Kıbrıslı Türkler ise, Türkiye’nin Harf devriminden sonra matbaa harflerini sipariş ettiren Mustafa Kemal Atatürk, dönemin Söz gazetesi için de Latin harfli matbaa çalışmalarına desteklediği görülmektedir. Böylece, Kıbrıs Türkler, Atatürk ile birlikte Türkiye’nin alfabesini derç ederek latin harfleri kullanmaya başlamıştır. Fakat Kıbrıslı Türkler, diğer Türk devletleri gibi orta asyadan getirdiği kendine has kültürel konuşma seslerine karşılık gelen farklı harfler kullanmamıştır. Örneğin, Nazal “Ñ” harfini kullanmamıştır.
Sovyet Rusya'sının dağılmasından sonra, 1990'lı yıllarda bağımsızlıklarını kazanan Azerbaycan, Kazakistan, Özbekistan, Türkmenistan gibi ülkeler tekrar Latin alfabesine geçmeye başladı.

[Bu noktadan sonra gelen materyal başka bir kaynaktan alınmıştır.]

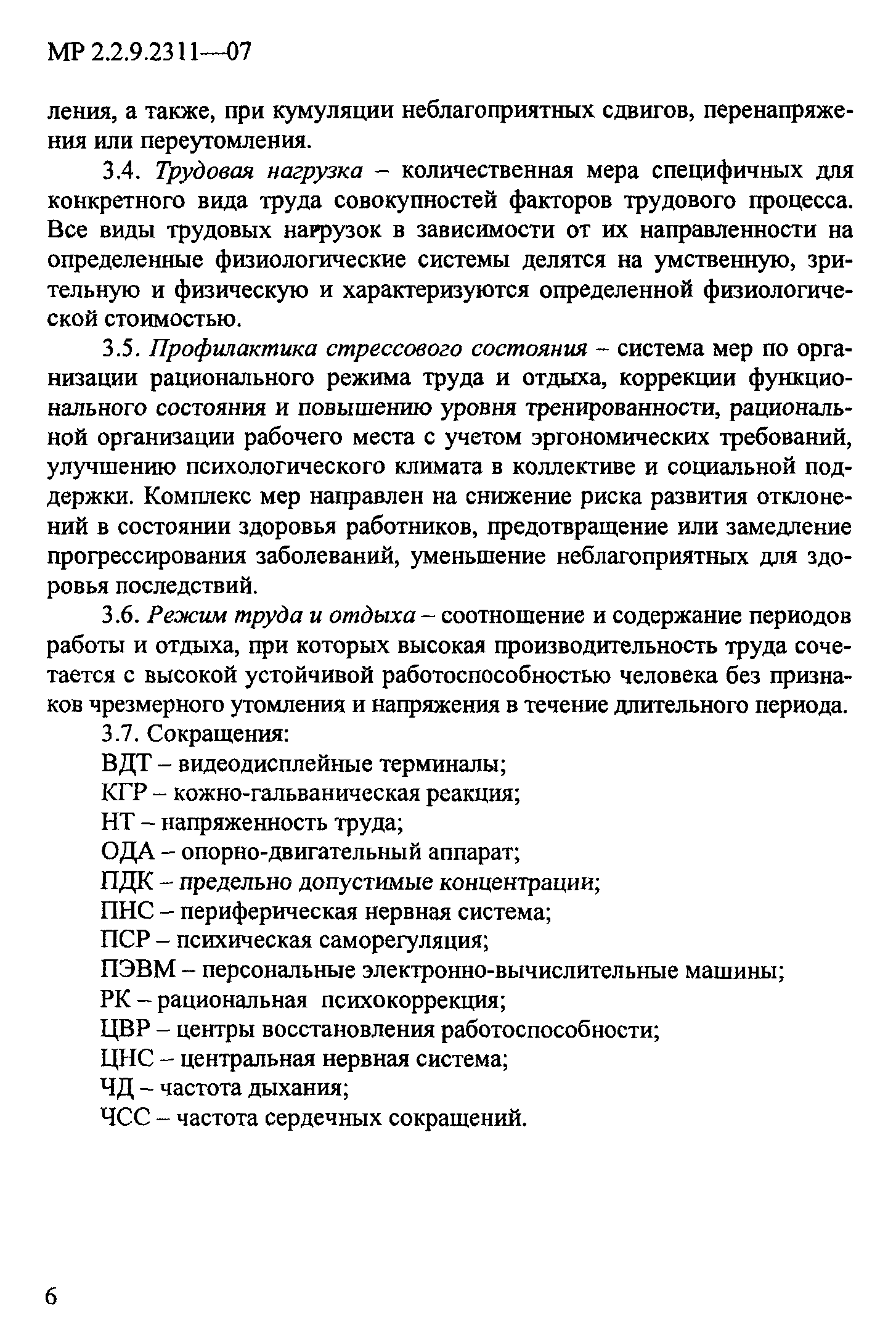 МР 2.2.9.2311—07

ления, а также, при кумуляции неблагоприятных сдвигов, перенапряжения или переутомления.

3.4. Трудовая нагрузка – количественная мера специфичных для конкретного вида труда совокупностей факторов трудового процесса. Все виды трудовых нагрузок в зависимости от их направленности на определенные физиологические системы делятся на умственную, зрительную и физическую и характеризуются определенной физиологической стоимостью.

3.5. Профилактика стрессового состояния – система мер по организации рационального режима труда и отдыха, коррекции функционального состояния и повышению уровня тренированности, рациональной организации рабочего места с учетом эргономических требований, улучшению психологического климата в коллективе и социальной поддержки. Комплекс мер направлен на снижение риска развития отклонений в состоянии здоровья работников, предотвращение или замедление прогрессирования заболеваний, уменьшение неблагоприятных для здоровья последствий.

3.6. Режим труда и отдыха – соотношение и содержание периодов работы и отдыха, при которых высокая производительность труда сочетается с высокой устойчивой работоспособностью человека без признаков чрезмерного утомления и напряжения в течение длительного периода.

3.7. Сокращения:
ВДТ – видеодисплейные терминалы;
КГР – кожно-гальваническая реакция;
НТ – напряженность труда;
ОДА – опорно-двигательный аппарат;
ПДК – предельно допустимые концентрации;
ПНС – периферическая нервная система;
ПСР – психическая саморегуляция;
ПЭВМ – персональные электронно-вычислительные машины;
РК – рациональная психокоррекция;
ЦВР – центры восстановления работоспособности;
ЦНС – центральная нервная система;
ЧД – частота дыхания;
ЧСС – частота сердечных сокращений.

6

1991 yılında başlatılan ortak alfabe çalışmalarının ardından Türk Şurası (Türk Devlet ve Toplulukları Dostluk-Kardeşlik ve İş Birliği Kurultayı) tarafından 21-23 Mart 1993'te Antalya'da yapılan toplantıda Türk Cumhuriyetlerin alfabelerine Q, X, W, Ñ, Ä harflerinin eklenmesi ortak karar olarak kabul edilmiştir. Bu dönemde, Cumhurbaşkanı Turgut Özal, Başbakan ise Süleyman Demirel idi. Türk Keneş kurulu tarafından da benimsenen bu karar uygulandığı takdirde (inceltme ve vurgu işaretli harfler hariç) 34 harfli bir alfabe Türk dünyasının önemli bir bölümünde en azından protokolde yürürlüğe girmiş olacaktı. Ortak alfabe üzerine yapılan çalışmaların üzerinde  yaklaşık 1 asır geçmesine  Bugün oldu hala daha ortak
Son günlerde tekrardan hız kazanan Türk devletleri arasında ortak alfabe girişimlerine yönelik tartışmalarını yeniden gündeme getirdi. Günümüzde Türk Devletleri Teşkilatı Türk Dünyası Ortak Alfabe Komisyonu 3. Toplantısı, Türk Akademisi ve Türk Dil Kurumu işbirliğinde 9-11 Eylül 2024 tarihlerinde Azerbaycan'ın başkenti Bakü'de yapıldı. Bu toplantıda, Ortak Türk Alfabesi önerisi üzerinde uzlaşı sağlandı. Böylece, 34 harfli Ortak Türk Alfabesi, Türk dünyasındaki farklı lehçeler ve dil ihtiyaçları göz önünde bulundurularak tasarlandı. Bunun ana amacı, ortak bir alfabenin geliştirilmesiyle kültürel entegrasyonu artırılacaktır.